Start DATA FOR THIS EXERCISE
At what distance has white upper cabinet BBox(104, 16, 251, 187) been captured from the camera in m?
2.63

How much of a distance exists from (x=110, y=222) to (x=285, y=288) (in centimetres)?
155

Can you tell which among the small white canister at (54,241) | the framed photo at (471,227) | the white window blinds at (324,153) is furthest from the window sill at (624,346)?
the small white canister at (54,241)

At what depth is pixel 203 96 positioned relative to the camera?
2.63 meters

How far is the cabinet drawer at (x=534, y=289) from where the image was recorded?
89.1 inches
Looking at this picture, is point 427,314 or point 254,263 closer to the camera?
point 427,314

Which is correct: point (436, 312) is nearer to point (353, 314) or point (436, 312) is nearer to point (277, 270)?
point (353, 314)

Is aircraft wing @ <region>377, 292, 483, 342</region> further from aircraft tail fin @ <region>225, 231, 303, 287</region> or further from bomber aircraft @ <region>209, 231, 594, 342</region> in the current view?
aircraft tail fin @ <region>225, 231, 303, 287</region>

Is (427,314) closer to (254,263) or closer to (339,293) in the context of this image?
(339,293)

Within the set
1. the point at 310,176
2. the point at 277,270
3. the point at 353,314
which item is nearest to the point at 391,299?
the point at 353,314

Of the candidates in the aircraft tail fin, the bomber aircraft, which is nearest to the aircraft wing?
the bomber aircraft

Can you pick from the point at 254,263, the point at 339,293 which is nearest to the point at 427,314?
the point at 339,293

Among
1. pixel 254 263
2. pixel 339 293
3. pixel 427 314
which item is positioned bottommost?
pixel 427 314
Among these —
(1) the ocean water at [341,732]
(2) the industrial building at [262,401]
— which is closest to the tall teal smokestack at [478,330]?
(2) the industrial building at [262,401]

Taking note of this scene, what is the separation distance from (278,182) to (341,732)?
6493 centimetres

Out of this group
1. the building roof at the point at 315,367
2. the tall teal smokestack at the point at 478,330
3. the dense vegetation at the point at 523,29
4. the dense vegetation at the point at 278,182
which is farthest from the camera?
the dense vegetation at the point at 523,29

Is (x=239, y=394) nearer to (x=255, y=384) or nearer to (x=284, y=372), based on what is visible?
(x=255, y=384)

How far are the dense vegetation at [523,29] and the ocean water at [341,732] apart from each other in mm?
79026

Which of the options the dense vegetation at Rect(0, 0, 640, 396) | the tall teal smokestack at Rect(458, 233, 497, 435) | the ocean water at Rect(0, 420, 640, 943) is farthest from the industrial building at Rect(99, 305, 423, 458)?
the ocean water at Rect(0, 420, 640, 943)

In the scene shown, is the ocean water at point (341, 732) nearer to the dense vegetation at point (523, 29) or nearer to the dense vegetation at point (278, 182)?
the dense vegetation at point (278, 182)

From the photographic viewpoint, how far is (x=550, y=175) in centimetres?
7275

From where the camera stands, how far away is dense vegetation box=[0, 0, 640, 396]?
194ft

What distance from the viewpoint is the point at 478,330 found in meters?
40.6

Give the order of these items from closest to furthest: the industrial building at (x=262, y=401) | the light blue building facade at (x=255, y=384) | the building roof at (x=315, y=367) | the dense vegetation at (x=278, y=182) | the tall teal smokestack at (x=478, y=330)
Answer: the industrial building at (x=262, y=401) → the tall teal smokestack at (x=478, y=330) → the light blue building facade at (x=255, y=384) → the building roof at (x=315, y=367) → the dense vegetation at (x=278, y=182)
End DATA FOR THIS EXERCISE
> _REQUIREMENTS_
Make a verbatim copy of every entry shown above.

> _EXPECTED ANSWER_
At what distance has white upper cabinet BBox(104, 16, 251, 187) been captured from the camera in m?
2.63

How much of a distance exists from (x=110, y=222) to (x=285, y=288) (in centimetres)?
155

Can you tell which among the small white canister at (54,241) | the framed photo at (471,227) | the white window blinds at (324,153) is furthest from the window sill at (624,346)?
the small white canister at (54,241)

At what depth is pixel 203 96 positioned relative to the camera?
2.63 meters

How far is the cabinet drawer at (x=534, y=289) from where the image was recorded?
89.1 inches
Looking at this picture, is point 427,314 or point 254,263 closer to the camera?
point 427,314

Which is correct: point (436, 312) is nearer to point (353, 314) or point (436, 312) is nearer to point (277, 270)?
point (353, 314)

Is aircraft wing @ <region>377, 292, 483, 342</region> further from aircraft tail fin @ <region>225, 231, 303, 287</region> or further from bomber aircraft @ <region>209, 231, 594, 342</region> in the current view?
aircraft tail fin @ <region>225, 231, 303, 287</region>

Is (427,314) closer to (254,263) or closer to (339,293) in the context of this image?
(339,293)

Within the set
1. the point at 310,176
2. the point at 277,270
3. the point at 353,314
which item is nearest to the point at 391,299?
the point at 353,314

Of the candidates in the aircraft tail fin, the bomber aircraft, which is nearest to the aircraft wing?
the bomber aircraft

Can you pick from the point at 254,263, the point at 339,293 which is nearest to the point at 427,314?
the point at 339,293

Among
1. pixel 254 263
2. pixel 339 293
3. pixel 427 314
which item is positioned bottommost?
pixel 427 314
Among these —
(1) the ocean water at [341,732]
(2) the industrial building at [262,401]
— which is closest to the tall teal smokestack at [478,330]?
(2) the industrial building at [262,401]

Taking note of this scene, what is the separation distance from (278,182) to (341,732)?
6493 centimetres

Out of this group
1. the building roof at the point at 315,367
2. the tall teal smokestack at the point at 478,330
3. the dense vegetation at the point at 523,29
4. the dense vegetation at the point at 278,182
which is farthest from the camera?
the dense vegetation at the point at 523,29

Is (x=239, y=394) nearer to (x=255, y=384) or nearer to (x=284, y=372), based on what is visible?
(x=255, y=384)

How far are the dense vegetation at [523,29] and the ocean water at [341,732] apart from each other in mm?
79026

Which of the options the dense vegetation at Rect(0, 0, 640, 396) | the tall teal smokestack at Rect(458, 233, 497, 435) | the ocean water at Rect(0, 420, 640, 943) is farthest from the industrial building at Rect(99, 305, 423, 458)?
the ocean water at Rect(0, 420, 640, 943)

In the scene shown, is the ocean water at point (341, 732) nearer to the dense vegetation at point (523, 29) or nearer to the dense vegetation at point (278, 182)?
the dense vegetation at point (278, 182)

From the photographic viewpoint, how far is (x=550, y=175) in centimetres?
7275

From where the camera stands, how far away is dense vegetation box=[0, 0, 640, 396]?
194ft

What distance from the viewpoint is the point at 478,330 found in meters?
40.6

Give the order of these items from closest to furthest: the industrial building at (x=262, y=401) | the light blue building facade at (x=255, y=384) | the building roof at (x=315, y=367) | the dense vegetation at (x=278, y=182) | the tall teal smokestack at (x=478, y=330)
Answer: the industrial building at (x=262, y=401) → the tall teal smokestack at (x=478, y=330) → the light blue building facade at (x=255, y=384) → the building roof at (x=315, y=367) → the dense vegetation at (x=278, y=182)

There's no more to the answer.